§ **阅读节选**:
------------------------------------

(一)配置hadoop运行环境
i)因为hadoop是用java编写的,所以在装hadoop之前,首先需要安装java环境
1 安装jdk, 在http://www.oracle.com/technetwork/java/javase/downloads/index.html上下载最新的jdk安装
2 设置java运行环境,即在/etc/environment 或者 /etc/profile 或者 home目录即~/.bashrc 文件中设置JAVA_HOME、CLASSPATH、PATH环境变量
需要注意这三个文件的区别。
3 下载hadoop,在apache官网很容易下载hadoop的压缩包,然后可以新建一个hadoop用户和hadoop用户组,将hadoop解压到hadoop用户的home目录下面
4 修改hadoop运行环境变量,其实只要在hadoop的安装文件所在的目录下的conf目录中的hadoop-env.sh中加入export JAVA_HOME=你真实的JDK安装目录
ii)因为hadoop运行需要无命令的ssh,所以下面安装和配置ssh
sudo apt-get install ssh
sudo apt-get install rsync
ssh-keygen -t rsa -P ' ' -f ~/.ssh/id_rsa
cat ~/.ssh/id_rsa.pub >> ~/.ssh/authorized_key
ssh localhost
iii)配置hadoop伪分布模式
进入hadoop的安装目录,以hadoop身份
1、修改conf/core-site.xml为:
<?xml version="1.0"?>
<?xml-stylesheet type="text/xsl" href="configuration.xsl"?>
<!-- Put site-specific property overrides in this file. -->
<configuration>
<property>
<name>fs.default.name</name>
<value>hdfs://localhost:9000</value>
</property>
<property>
<name>dfs.replication</name>
<value>1</value>
</property>
<property>
<name>hadoop.tmp.dir</name>
<value>/home/hadoop/hadoop/tmp</value>
</property>
</configuration>
2、修改conf/hdfs-site.xml为:
<?xml version="1.0"?>
<?xml-stylesheet type="text/xsl" href="configuration.xsl"?>
<!-- Put site-specific property overrides in this file. -->
<configuration>
<property>
<name>dfs.replication</name>
<value>1</value>
</property>
<property>
<name>dfs.name.dir</name>
<value>/home/hadoop/hadoop/hdfs/name</value>
</property>
<property>
<name>dfs.data.dir</name>
<value>/home/hadoop/hadoop/hdfs/data</value>
</property>
<property>
<name>dfs.permissions</name>
<value>false</value>
</property>
</configuration>
3、修改conf/mapred-site.xml为:
<?xml version="1.0"?>
<?xml-stylesheet type="text/xsl" href="configuration.xsl"?>
<!-- Put site-specific property overrides in this file. -->
<configuration>
<property>
<name>mapred.job.tracker</name>
<value>localhost:9001</value>
</property>
</configuration>
4、格式化hadoop的hdfs
hadoop namenode -format
(二)启动hadoop
hadoop@clebeg:~/hadoop$ bin/start-all.sh
Warning: $HADOOP_HOME is deprecated.

------------------------------------

§ **题目要求**: 请接着上面这篇 Hadoop 配置说明，从最后一行之后往下写。

§ **所给材料**:
------------------------------------

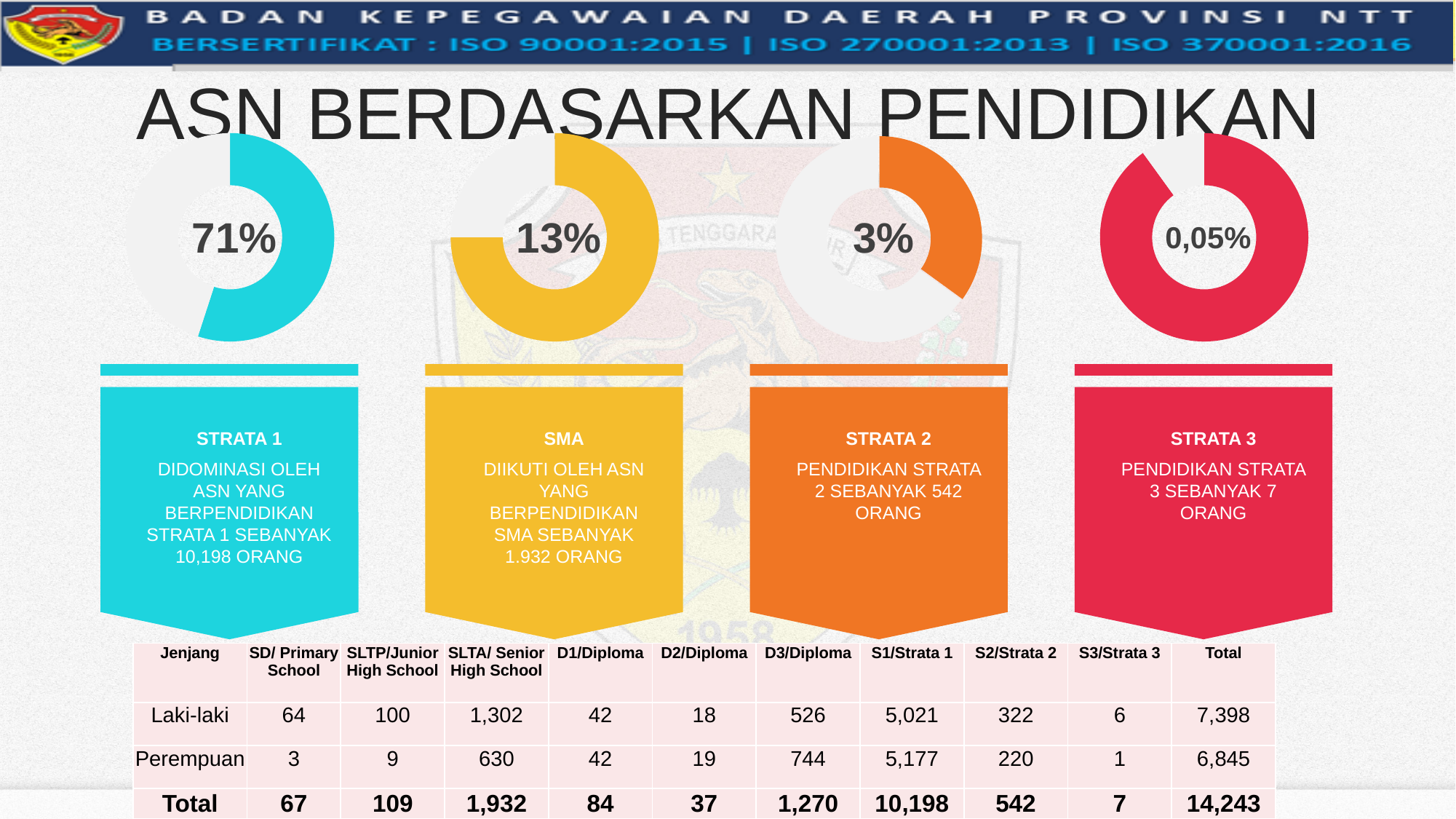
What kind of chart is used to show the percentages on the slide? Donut chart Which education level's donut chart shows the highest percentage? Strata 1 What is the difference between the percentage in the Strata 1 donut chart and the percentage in the SMA donut chart? 58% What percentage is shown in the donut chart above the SMA panel? 13% Which education level's donut chart shows the lowest percentage? Strata 3 How many donut charts are shown on the slide? 4 What colour is the donut chart showing 71%? Cyan What percentage is shown in the leftmost donut chart (Strata 1)? 71% What percentage is shown in the rightmost donut chart (Strata 3)? 0,05% What percentage is shown in the donut chart above the Strata 2 panel? 3% Which is larger, the percentage in the SMA donut chart or the percentage in the Strata 2 donut chart? SMA What colour is the donut chart above the Strata 2 panel? Orange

------------------------------------

§ **任务输出**:
starting namenode, logging to /home/hadoop/hadoop/logs/hadoop-hadoop-namenode-clebeg.out
localhost: Warning: $HADOOP_HOME is deprecated.
localhost:
localhost: starting datanode, logging to /home/hadoop/hadoop/logs/hadoop-hadoop-datanode-clebeg.out
localhost: Warning: $HADOOP_HOME is deprecated.
localhost:
localhost: starting secondarynamenode, logging to /home/hadoop/hadoop/logs/hadoop-hadoop-secondarynamenode-clebeg.out
starting jobtracker, logging to /home/hadoop/hadoop/logs/hadoop-hadoop-jobtracker-clebeg.out
localhost: Warning: $HADOOP_HOME is deprecated.
localhost:
localhost: starting tasktracker, logging to /home/hadoop/hadoop/logs/hadoop-hadoop-tasktracker-clebeg.out
从上面的输出可以看到日志文件在哪里?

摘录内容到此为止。